• _Petunjuk Latihan_: Ketik ulang baris-baris berikut tanpa perubahan, mulai dari baris yang memuat "What order do" dan berakhir pada baris yang memuat "fall in, ranging from nearest to farthest?", termasuk kedua baris tersebut.

Pertanyaan tentang geometri pemandangan
%%

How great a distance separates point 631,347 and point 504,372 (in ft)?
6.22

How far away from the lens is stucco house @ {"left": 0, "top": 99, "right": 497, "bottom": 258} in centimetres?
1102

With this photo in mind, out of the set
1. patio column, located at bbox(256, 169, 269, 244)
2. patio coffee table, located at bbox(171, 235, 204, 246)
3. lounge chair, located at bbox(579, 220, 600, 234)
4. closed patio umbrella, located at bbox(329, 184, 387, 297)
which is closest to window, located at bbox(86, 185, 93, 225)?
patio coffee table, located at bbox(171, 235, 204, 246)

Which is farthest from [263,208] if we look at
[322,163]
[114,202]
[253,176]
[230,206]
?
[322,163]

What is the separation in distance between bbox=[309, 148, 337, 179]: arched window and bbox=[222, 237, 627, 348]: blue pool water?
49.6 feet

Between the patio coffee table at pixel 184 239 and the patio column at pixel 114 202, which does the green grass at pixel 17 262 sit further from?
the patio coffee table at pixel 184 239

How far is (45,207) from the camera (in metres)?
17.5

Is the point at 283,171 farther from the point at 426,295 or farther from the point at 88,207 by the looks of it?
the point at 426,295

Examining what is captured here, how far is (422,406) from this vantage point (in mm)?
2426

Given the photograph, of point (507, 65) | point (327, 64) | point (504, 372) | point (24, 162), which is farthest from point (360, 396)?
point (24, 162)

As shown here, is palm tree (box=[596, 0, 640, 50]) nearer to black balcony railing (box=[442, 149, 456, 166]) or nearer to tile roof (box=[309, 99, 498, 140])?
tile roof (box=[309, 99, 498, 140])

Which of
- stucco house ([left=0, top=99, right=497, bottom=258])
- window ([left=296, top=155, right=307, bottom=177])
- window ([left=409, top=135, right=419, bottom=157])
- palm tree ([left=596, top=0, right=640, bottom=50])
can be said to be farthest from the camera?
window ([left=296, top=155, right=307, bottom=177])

%%
%%

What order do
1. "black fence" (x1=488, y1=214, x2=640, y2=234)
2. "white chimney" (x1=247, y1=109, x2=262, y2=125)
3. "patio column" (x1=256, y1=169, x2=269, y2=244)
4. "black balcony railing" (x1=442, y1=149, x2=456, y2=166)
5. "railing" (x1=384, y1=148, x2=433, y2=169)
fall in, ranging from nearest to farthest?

%%

• _Jawaban Latihan_:
What order do
1. "black fence" (x1=488, y1=214, x2=640, y2=234)
2. "white chimney" (x1=247, y1=109, x2=262, y2=125)
3. "patio column" (x1=256, y1=169, x2=269, y2=244)
4. "black balcony railing" (x1=442, y1=149, x2=456, y2=166)
5. "railing" (x1=384, y1=148, x2=433, y2=169)
fall in, ranging from nearest to farthest?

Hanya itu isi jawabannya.